Odanın duvarlarına çifte çengeller asılmıştı; her biri bir el genişliğindeydi. Masalar sunulacak kurban eti için kullanılıyordu.
44 Outside the inner gate, within the inner court, were two chambers, one beside the north gate and facing south, and another beside the south gate and facing north.
İç kapının dış bölümünde, iç avluda iki oda vardı. Bunlardan biri Kuzey Kapısı'nın yanındaydı ve güneye bakıyordu, öbürü Güney Kapısı'nın yanındaydı ve kuzeye bakıyordu.
45 Then the man said to me: “The chamber that faces south is for the priests who keep charge of the temple,
Adam bana, “Güneye bakan oda tapınakta hizmet görecek kâhinler için” dedi,
46 and the chamber that faces north is for the priests who keep charge of the altar. These are the sons of Zadok, the only Levites who may approach the LORD to minister before Him.”

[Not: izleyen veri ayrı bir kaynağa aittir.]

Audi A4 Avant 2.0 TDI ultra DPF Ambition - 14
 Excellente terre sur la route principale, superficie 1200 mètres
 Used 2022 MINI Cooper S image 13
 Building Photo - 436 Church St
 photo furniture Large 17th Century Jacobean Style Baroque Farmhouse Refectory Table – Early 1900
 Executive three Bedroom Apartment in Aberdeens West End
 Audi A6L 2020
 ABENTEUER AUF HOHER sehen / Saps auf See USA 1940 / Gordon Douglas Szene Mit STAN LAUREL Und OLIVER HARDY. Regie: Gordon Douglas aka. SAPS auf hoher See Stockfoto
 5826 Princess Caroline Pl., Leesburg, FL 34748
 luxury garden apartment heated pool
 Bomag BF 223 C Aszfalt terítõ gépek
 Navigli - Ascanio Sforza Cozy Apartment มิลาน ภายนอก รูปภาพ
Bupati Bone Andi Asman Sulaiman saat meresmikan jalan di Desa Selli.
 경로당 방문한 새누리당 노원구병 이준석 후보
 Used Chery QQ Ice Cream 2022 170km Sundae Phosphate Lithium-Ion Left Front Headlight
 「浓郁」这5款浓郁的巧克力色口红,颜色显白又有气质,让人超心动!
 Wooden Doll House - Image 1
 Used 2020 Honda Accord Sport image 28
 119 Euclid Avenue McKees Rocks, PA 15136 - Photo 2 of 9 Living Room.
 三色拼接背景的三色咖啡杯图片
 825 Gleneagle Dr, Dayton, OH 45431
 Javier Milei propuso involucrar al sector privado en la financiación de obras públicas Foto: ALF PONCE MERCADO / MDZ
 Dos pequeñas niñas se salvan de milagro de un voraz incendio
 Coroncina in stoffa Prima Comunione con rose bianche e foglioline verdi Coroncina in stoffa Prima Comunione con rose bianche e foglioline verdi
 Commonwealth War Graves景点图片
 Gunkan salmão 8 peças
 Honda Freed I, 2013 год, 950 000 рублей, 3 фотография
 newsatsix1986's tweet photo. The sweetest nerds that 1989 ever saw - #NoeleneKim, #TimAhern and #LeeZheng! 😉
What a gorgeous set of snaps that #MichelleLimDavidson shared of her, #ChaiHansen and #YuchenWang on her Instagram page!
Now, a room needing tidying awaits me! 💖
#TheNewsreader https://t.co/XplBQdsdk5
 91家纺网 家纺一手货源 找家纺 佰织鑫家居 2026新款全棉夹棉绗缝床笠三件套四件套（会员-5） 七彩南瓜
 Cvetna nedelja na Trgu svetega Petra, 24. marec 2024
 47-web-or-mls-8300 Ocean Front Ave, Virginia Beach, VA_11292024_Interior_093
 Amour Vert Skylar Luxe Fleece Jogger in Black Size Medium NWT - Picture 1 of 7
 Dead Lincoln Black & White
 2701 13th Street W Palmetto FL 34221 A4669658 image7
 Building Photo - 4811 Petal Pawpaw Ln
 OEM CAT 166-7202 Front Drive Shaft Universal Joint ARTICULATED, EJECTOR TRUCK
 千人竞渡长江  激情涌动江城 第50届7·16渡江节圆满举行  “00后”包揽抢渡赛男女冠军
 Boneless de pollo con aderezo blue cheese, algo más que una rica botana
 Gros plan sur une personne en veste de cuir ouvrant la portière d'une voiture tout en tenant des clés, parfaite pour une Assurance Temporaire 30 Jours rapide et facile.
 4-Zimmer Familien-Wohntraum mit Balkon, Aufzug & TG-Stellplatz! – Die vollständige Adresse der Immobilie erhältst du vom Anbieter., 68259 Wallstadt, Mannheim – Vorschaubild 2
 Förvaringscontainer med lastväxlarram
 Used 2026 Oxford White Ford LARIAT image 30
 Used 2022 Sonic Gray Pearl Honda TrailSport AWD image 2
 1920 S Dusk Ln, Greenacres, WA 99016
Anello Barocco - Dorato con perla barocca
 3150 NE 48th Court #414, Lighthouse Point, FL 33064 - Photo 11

“Kuzeye bakan oda da sunakta hizmet görecek kâhinler için. Bunlar Levi soyundan, RAB'be hizmet etmek için O'na yaklaşan Sadokoğulları'dır.”
47 Next he measured the court. It was square, a hundred cubits long and a hundred cubits wide. And the altar was in front of the temple.
Adam avluyu ölçtü. Kareydi, uzunluğu yüz arşın, genişliği yüz arşındı. Sunak tapınağın önündeydi.
48 Then he brought me to the portico of the temple and measured the side pillars of the portico to be five cubits on each side. The width of the gateway was fourteen cubits and its sidewalls were three cubits on either side.
Adam sonra beni tapınağın eyvanına götürüp eyvanın kapı sövelerini ölçtü. Her iki yandaki sövelerin genişliği beşer arşındı. Girişin genişliği on dört arşın, iki yandaki duvarların genişliği de üçer arşındı.
49 The portico was twenty cubits wide and twelve cubits deep, and ten steps led up to it. There were columns by the side pillars, one on each side.
Eyvanın uzunluğu yirmi arşın, genişliği on iki arşındı. Oraya basamaklarla çıkılıyordu. Kapı sövelerinin her bir yanında sütunlar vardı.